Ciro’s hands tightened on her waist and his head came down, blocking out the room, blocking out everything but him. Lara’s breath was caught in her throat, nerves tingling as she waited for that firm mouth to touch hers. It was so torturous she made a small sound of pleading...

Ciro heard the tiny sound come from Lara’s mouth. He knew this was the moment when he should pull back. He’d already proved his point. She was practically begging him to kiss her... But his body wouldn’t follow the dictates of his mind. She was like a quivering flame under his hands. So achingly familiar and yet utterly new.

He could feel the press of her high firm breasts, the flare of her hips, the cradle of her pelvis. He burned for her. He’d been such a fool to believe in her innocence. He’d held back from indulging in her treacherous body. But no longer.
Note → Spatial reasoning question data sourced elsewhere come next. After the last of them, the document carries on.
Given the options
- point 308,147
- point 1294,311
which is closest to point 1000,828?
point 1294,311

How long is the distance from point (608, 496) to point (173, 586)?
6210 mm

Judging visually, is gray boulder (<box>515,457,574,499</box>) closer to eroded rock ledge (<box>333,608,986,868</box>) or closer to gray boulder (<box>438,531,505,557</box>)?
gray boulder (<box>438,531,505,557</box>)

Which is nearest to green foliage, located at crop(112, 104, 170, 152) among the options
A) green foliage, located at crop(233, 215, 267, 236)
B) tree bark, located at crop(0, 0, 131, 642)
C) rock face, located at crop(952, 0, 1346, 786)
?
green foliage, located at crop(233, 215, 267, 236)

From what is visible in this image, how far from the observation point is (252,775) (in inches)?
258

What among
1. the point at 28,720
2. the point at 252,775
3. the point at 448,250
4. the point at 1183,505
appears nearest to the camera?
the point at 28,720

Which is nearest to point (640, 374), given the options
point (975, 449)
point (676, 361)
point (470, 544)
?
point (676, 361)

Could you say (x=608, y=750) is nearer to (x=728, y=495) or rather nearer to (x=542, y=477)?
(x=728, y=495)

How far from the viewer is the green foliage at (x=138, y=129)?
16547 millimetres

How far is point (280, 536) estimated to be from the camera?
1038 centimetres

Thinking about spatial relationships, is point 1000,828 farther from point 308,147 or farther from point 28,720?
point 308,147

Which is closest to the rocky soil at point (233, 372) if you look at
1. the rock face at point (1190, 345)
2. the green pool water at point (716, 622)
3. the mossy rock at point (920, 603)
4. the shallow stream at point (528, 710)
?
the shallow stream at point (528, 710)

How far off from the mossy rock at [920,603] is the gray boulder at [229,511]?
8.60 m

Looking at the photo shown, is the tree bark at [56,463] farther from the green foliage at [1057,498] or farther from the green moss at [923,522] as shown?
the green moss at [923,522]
Ciro gave in to the wild pulsing beat of desire in his body and claimed Lara’s mouth with his. For a second he couldn’t move—the physical sensation of his mouth on hers was too mind-blowing. And then hunger took over. He could feel her breath, sharp and choppy, and he deepened the kiss, taking it from chaste to sexual in seconds.
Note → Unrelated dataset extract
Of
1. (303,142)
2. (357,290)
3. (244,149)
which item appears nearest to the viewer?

Lara was wrapped in Ciro’s arms, and for a moment she happily gave up any attempt to bring back reality. His touch and his kiss, that masterful way he had of touching her and bringing her alive—she’d dreamed of this so often.

His taste was heady and all-consuming. She barely noticed his hands moving up her body, cupping her face so he could angle it better and take the kiss deeper, make it even more explicit. She craved him. Pressed herself even tighter against him.

The knot at the back of her head loosened and the sensation of her hair falling around her shoulders finally broke through enough for her to falter for a moment. And a moment was all she needed to allow enough air back into her oxygen-starved brain to recall what Ciro had called her. Little liar. And she’d just proved him right.

She stiffened and pushed against Ciro. He let her go and stood back, but it was no comfort. Lara already ached for him. The glitter of triumph in his eyes only added salt to the wound she’d opened.

She felt totally dishevelled and unsteady on her feet. Her cheeks were hot and her mouth felt swollen. She’d just humiliated herself spectacularly.

She lifted a shaking hand to her mouth. ‘You had no right to—’

‘To what?’ he said silkily. ‘To demonstrate that our chemistry is still very much mutual and alive?’

It wasn’t much of a consolation that Ciro didn’t look overly thrilled about that fact.

He shook his head, his dark hair gleaming. ‘In this at least you can’t hide your true nature.’

He started to walk around her and Lara’s skin prickled. Her pulse was still pounding. She felt raw.

‘How could you do it?’ he asked from close behind her. ‘How could you take that man into your bed every night and let him—?’